Bram mulai emosi kemudian ia menghantukkan kepala Mbak Mar ke siku kusen pintu yang lumayan tajam.
"Ahhhh, brengsek!" ujar Mbak Mar.
Bram memanggil bodyguardnya dengan sebuah siulan. Tak berapa lama bodyguardnya datang menghampiri. Mbak Mar yang sedikit limbung mencari celah untuk kabur dan meminta pertolongan.
Ia berhasil kabur. Namun belum sampai keluar dari pekarangan rumah, sang bodyguard sudah menangkap wanita setengah baya itu. Lalu dengan entengnya ia menggendong Mbak Mar di pundaknya seperti mengangkat karung beras.
Mbak Mar dimasukkan ke dalam kamar kosong. Lalu si bodyguard memberinya obat bius dengan membekap mulut Mbak Mar. Setelah itu, pintu kamar itu di kunci dari luar.
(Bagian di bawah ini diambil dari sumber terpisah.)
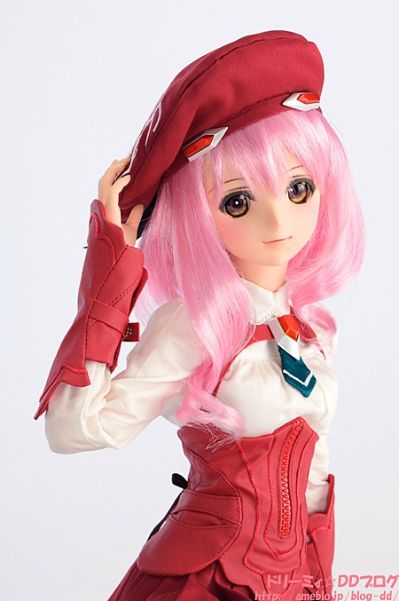 Dollfie Dream Sister DDS 异度传说1+2 M.O.M.O.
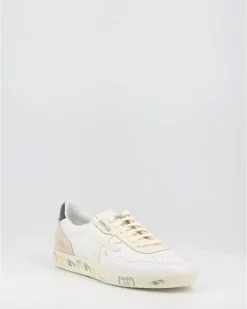 Zapatillas Premiata Clay Blanco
Sementara itu Bram mengambil obat serta suntikannya dari dalam tas Mbak Mar.
Bram membuka pintu kamar Cassie, ia memasang wajah paniknya seolah-olah mbak Mar memperlakukan dirinya dengan buruk.
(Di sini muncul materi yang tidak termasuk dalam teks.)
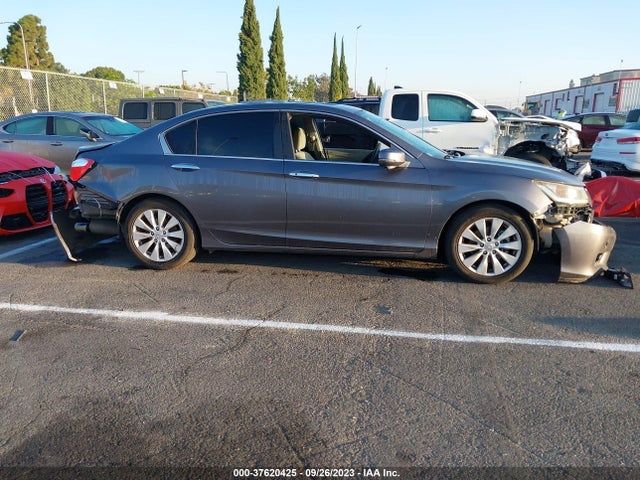 Honda Accord Sedan Ex 2015 1HGCR2F76FA184030 Image 13
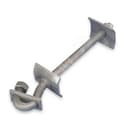 Крюк M20, L=250, сквозной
"Cassie, sayang. Lo gak papa kan?" Tanya Bram dengan nada suara panik
"Bram? Lo tau rumah gue dari mana?" Tanya Cassie yang mulai menggigil.
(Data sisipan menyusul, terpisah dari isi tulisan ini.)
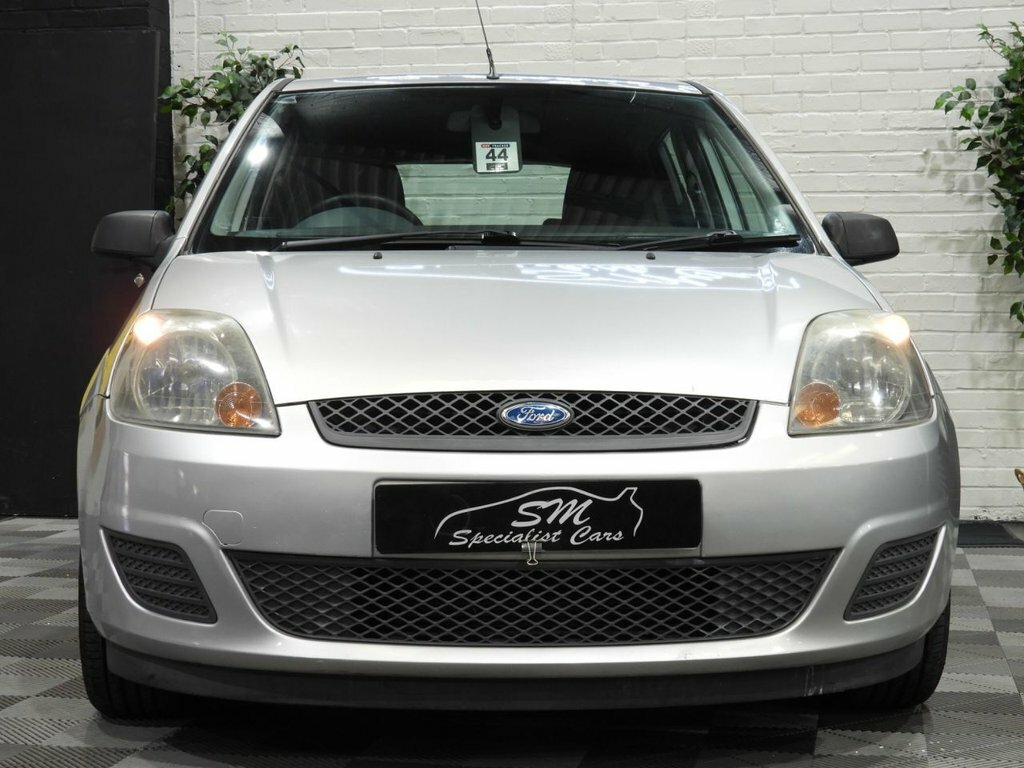 Ford Fiesta 1.6 Zetec S Awesome Car. A One Off 44,000 Mile Black #11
Bram mendekatinya, lalu menangkup wajahnya seraya berkata, "Mana yang sakit? Hemm?"
"Pembokat lo jahat banget ya, ngurung Lo begini,"
"Mana Mbak Mar?"
"Udah tenang aja, gue udah bales dengan mengurung dia di kamar," jawab Bram
"Lo kelihatan sakit, ini gue bawa obat Lo. Lo gak akan bisa hidup tanpa obat ini. Gue bantu suntik ya, biar Lo gak sakit lagi," ucap Bram
Cassie memicingkan mata setelah menelaah ucapan Bram.
"Gue gak akan bisa hidup?" ulang Cassie seraya menjauhkan tubuhnya dari Bram.
"Jadi itu obat apa sebenarnya? Jawab!" setelah berteriak Cassie mengatur napasnya yang terlihat ngos-ngosan.
Dadanya kembang kempis dengan napas tak beraturan yang menandakan jika gadis itu mulai emosi. Perasaan emosionalnya mulai keluar karena tubuhnya mulai merasakan sakit.
"Jangan marah gitu dong sayang, gue itu baik. Gue ngasih ke Lo secara cuma-cuma. Biar Lo bahagia, gak sedih lagi,"
"Lo tinggal jawab itu obat apa?"
"Sabu-sabu,"
"Hah?" Cassie terkejut
Astaga dugaan Mbak Mar betul batin Cassie.
Tetapi saat ini dia sedang dilanda kegalauan. Tubuhnya sangat membutuhkan cairan yang dipegang Bram. Sementara jika Cassie menolaknya. Dia akan kesakitan, sakaw berkepanjangan dan rasanya sangat tersiksa.
"Anjrit, Lo gila," ujar Cassie dengan suara pelan
Kemudian ia mulai menangis seraya berteriak.
" Lo gila! Lo ancurin gue! Bangsaaattt!" Cassie marah dan berteriak dengan mulut lebarnya didepan wajah Bram.